Do you have any of the green versions Matt ? If so , could you post a pic as I would like to see it being I have never seen a green one either .


----------



## digdug (Jul 18, 2011)

Here is a link to the green Pepsi I had. I sold it at Columbia Bottle Show.

 https://www.antique-bottles.net/forum/m-376405/mpage-1/tm.htm


----------



## LC (Jul 18, 2011)

Thanks Doug , do you recall where it was made ? For some reason I just don't remember a green one .


----------



## digdug (Jul 18, 2011)

I don't remember which glass plant it was made at. I am thinking it had a G on the bottom in a box, Is that Gresham glass?


----------



## LC (Jul 18, 2011)

I can't say Doug , I was wondering if  possibly it came from Canada .


----------



## digdug (Jul 18, 2011)

It had a U.S. glass makers mark on it. U.S. bottles began to show metric size in the mid to late 1970's due to the 'Metric Law' signed by Gerald Ford. Plus, I don't think Pepsi used a green bottle in Canada for this style bottle.
   Getting back to the original question, I believe the amber swirl bottle was altered, by radiation or some other method. A lot of them were on ebay in the past year.


----------



## surfaceone (Jul 18, 2011)

Hey Doug,

 Fleabay's got a Warning Page.





From Reggie.


----------



## morbious_fod (Jul 19, 2011)

The green glass bottles are more than likely "third shift" bottles. Some guys at the glass plant goofing off. Those kind of green bottles are more reliable, because it is much harder to get that color with radiation.


----------



## b0ttl3capgirl (Jul 24, 2011)

*Thanks everyone*,

   Thanks for the information. Seems like a lot of trouble to go through, if he wasnt trying make a fortune off them. I looked at them pretty close, but didnt think to get the date code. Wouldnt altering the color of the glass effect the painted label too?


----------



## b0ttl3capgirl (Jul 24, 2011)

I may go back to see if he still has them. What would be a fair price if want to buy them,  not knowing for sure if they are real or altered? 

 Thanks alot


----------



## surfaceone (Jul 24, 2011)

> Wouldnt altering the color of the glass effect the painted label too?


 


> I may go back to see if he still has them. What would be a fair price if want to buy them, not knowing for sure if they are real or altered?


 
 Hello b0ttl3capgirl,

 Irradiation would not effect the paint. These bottles you describe have been artificially altered.
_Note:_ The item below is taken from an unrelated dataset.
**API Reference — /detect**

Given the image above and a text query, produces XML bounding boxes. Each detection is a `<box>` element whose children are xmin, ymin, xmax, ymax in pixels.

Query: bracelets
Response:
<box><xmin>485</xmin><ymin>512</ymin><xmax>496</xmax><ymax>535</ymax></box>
 Would you pay for something like this?  
	

	
	
		
		

		
		
	


	




 I'd much rather win one at the ring toss...[8D]


----------



## LC (Jul 25, 2011)

I remember watching a fellow stretching those bottles like that at our county fair years ago . Pretty neat , watched a lot of people walk up and buy one of them . Didn't make me want to buy one of them though ..................


----------